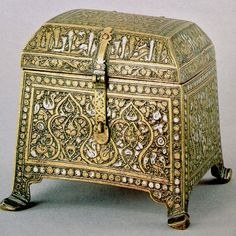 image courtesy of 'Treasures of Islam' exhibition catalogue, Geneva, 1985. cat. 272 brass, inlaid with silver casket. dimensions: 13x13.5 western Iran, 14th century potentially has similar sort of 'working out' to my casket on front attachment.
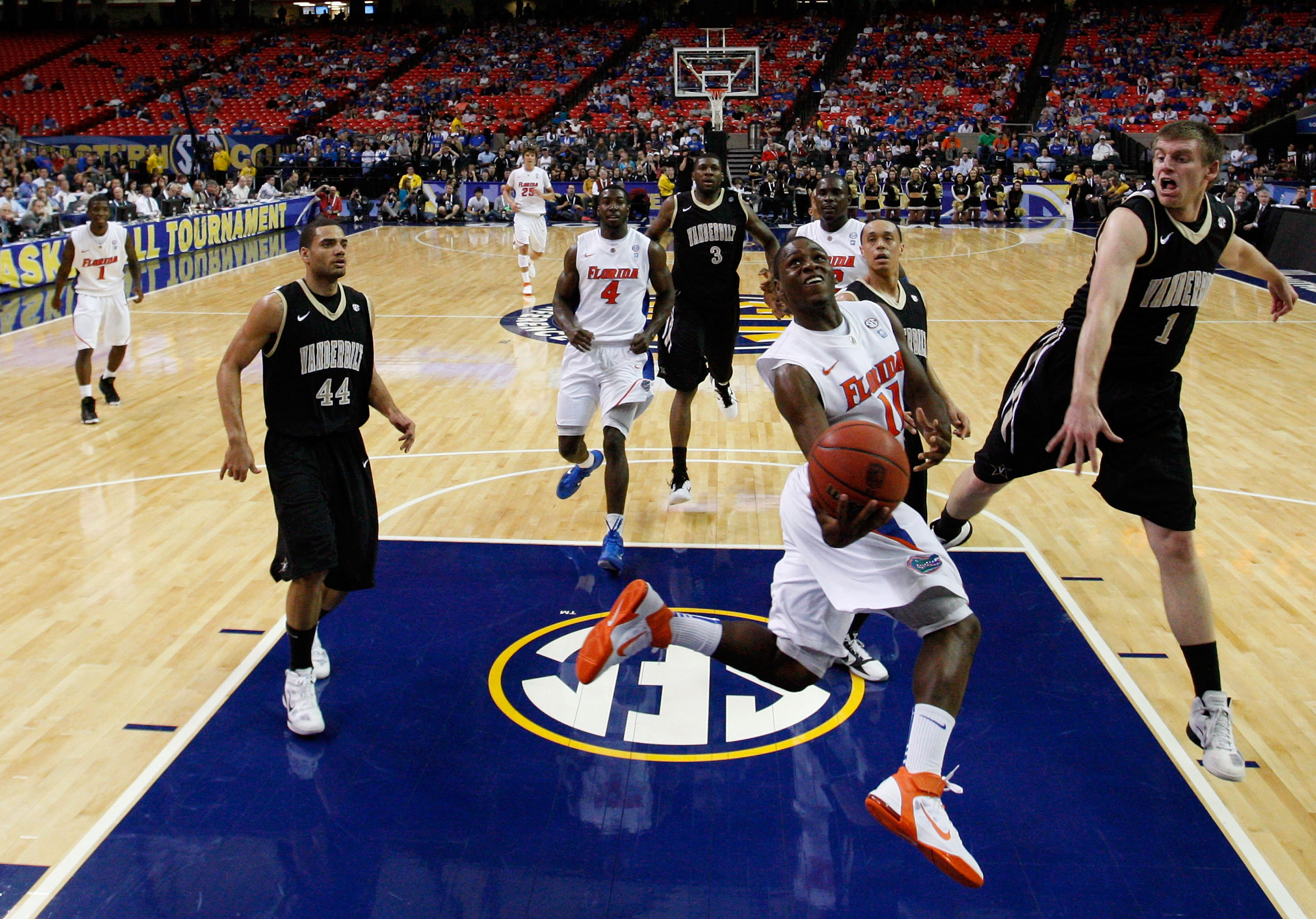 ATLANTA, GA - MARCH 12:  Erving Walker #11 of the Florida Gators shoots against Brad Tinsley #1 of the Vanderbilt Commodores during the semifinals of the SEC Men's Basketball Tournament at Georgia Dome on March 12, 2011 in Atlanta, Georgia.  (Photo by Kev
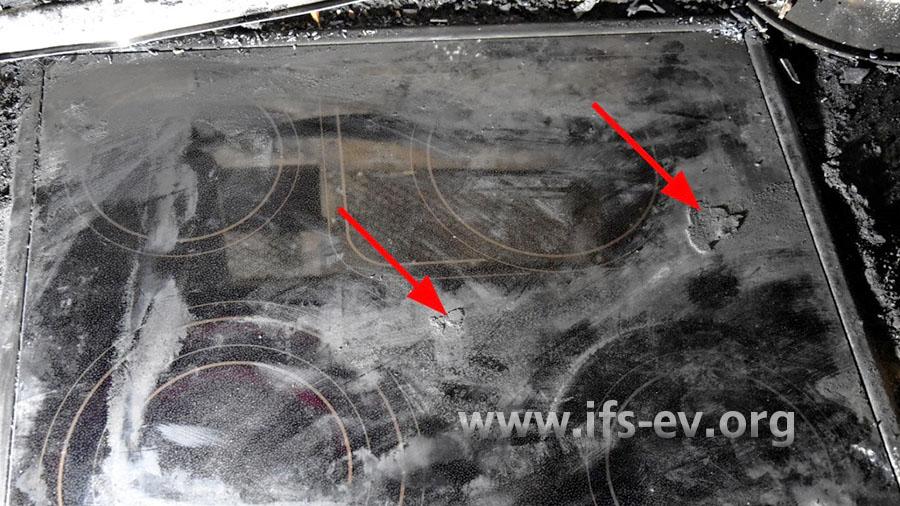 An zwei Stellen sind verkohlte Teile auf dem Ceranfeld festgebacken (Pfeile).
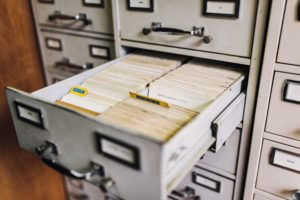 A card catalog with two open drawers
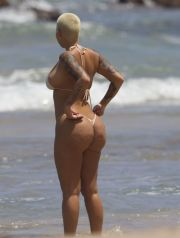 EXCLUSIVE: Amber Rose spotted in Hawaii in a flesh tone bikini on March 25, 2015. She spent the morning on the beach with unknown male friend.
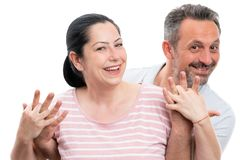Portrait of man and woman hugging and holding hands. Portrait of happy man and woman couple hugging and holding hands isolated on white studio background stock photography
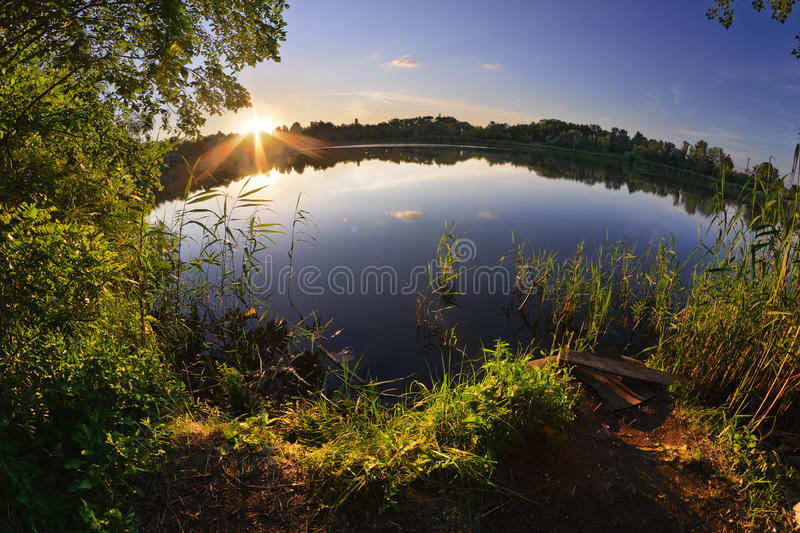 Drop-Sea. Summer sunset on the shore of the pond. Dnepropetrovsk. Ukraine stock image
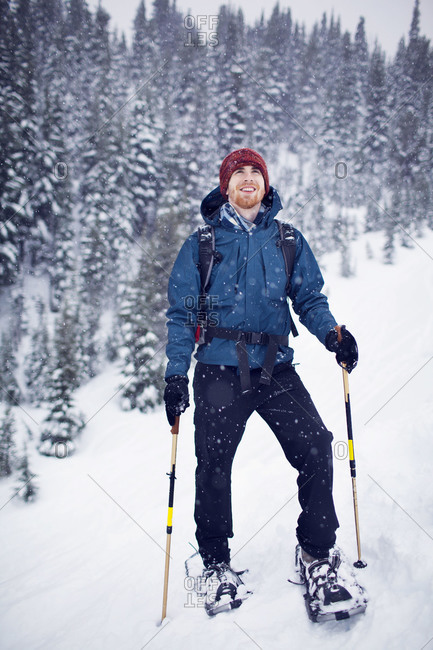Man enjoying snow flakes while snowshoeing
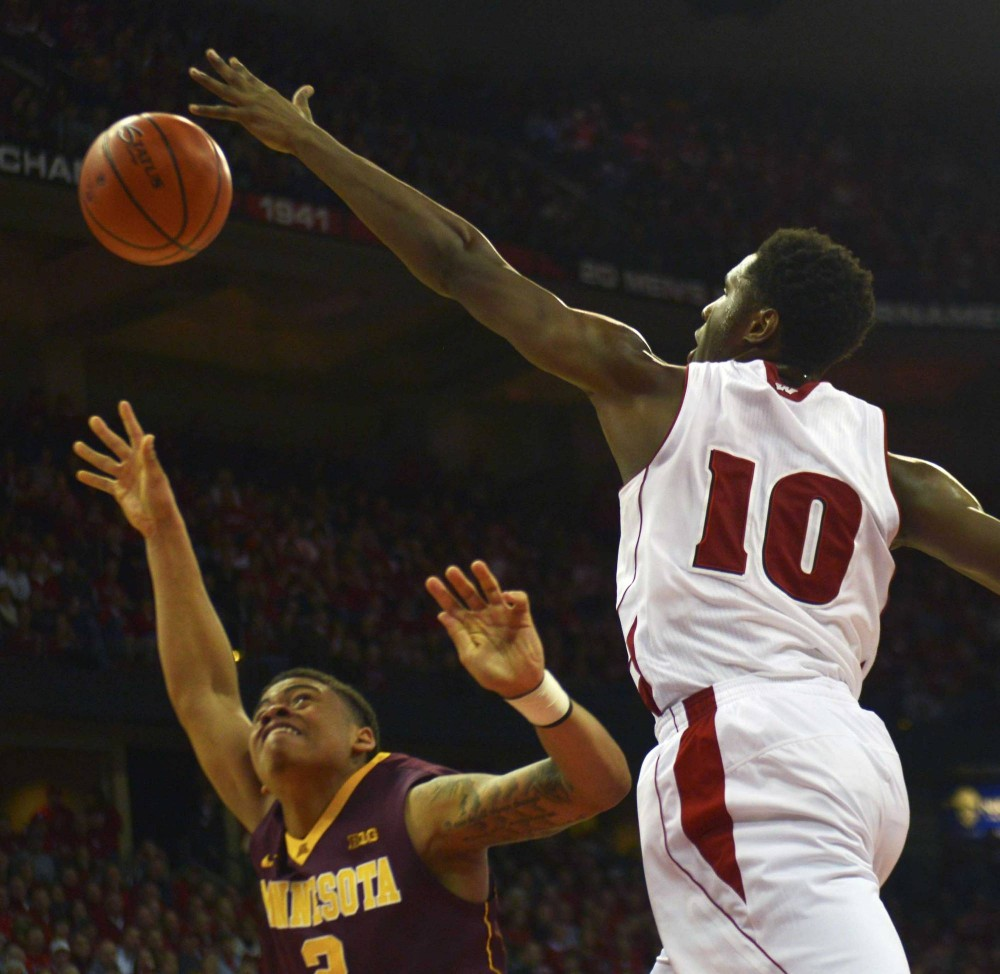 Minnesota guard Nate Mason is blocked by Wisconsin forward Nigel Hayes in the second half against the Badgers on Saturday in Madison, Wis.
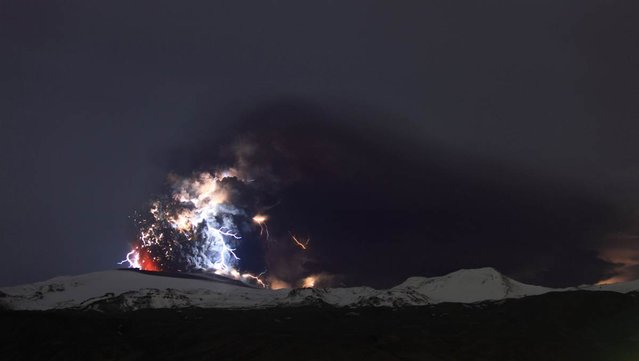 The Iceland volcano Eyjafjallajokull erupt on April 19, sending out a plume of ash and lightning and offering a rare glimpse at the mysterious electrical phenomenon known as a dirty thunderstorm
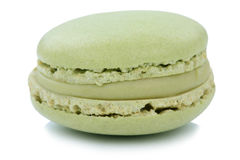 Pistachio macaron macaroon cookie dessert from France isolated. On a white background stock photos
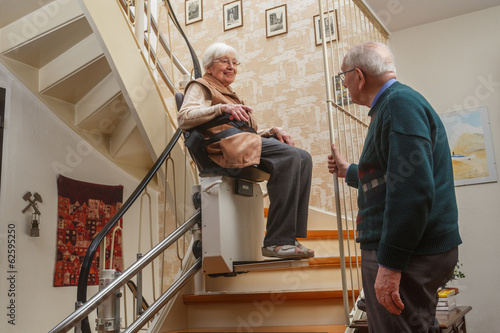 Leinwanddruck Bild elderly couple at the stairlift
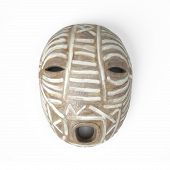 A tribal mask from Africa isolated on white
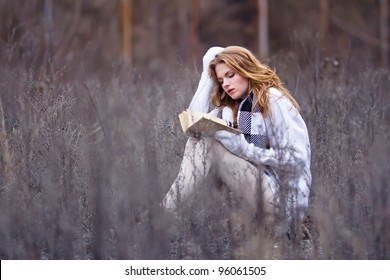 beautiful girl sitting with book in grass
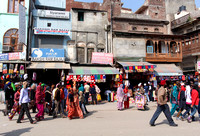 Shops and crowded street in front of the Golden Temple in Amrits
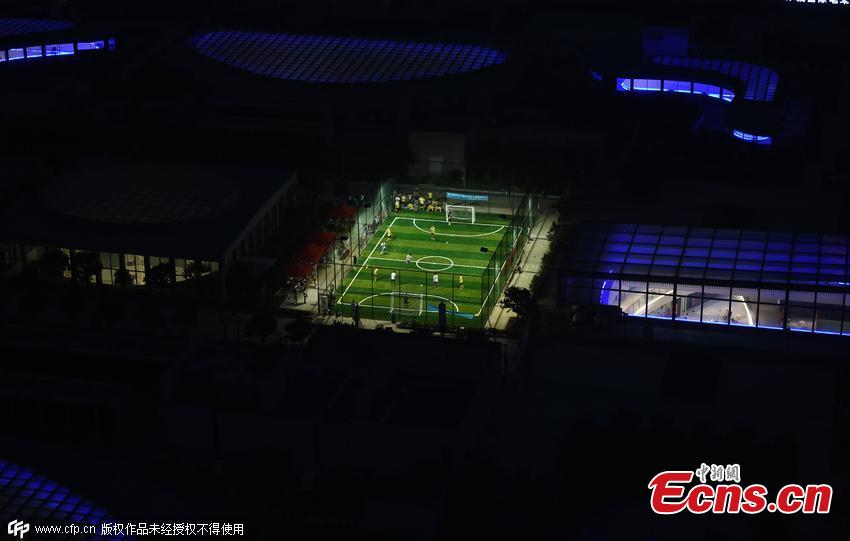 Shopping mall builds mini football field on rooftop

****************

→ **Problem to solve**: The line with "Pistachio macaron macaroon" and each line after it, through the final line of the data, are to be duplicated exactly, with pictures left out and nothing more included.

→ **Solution for this exercise**:
 Pistachio macaron macaroon cookie dessert from France isolated. On a white background stock photos
 Leinwanddruck Bild elderly couple at the stairlift
 A tribal mask from Africa isolated on white
 beautiful girl sitting with book in grass
 Shops and crowded street in front of the Golden Temple in Amrits
 Shopping mall builds mini football field on rooftop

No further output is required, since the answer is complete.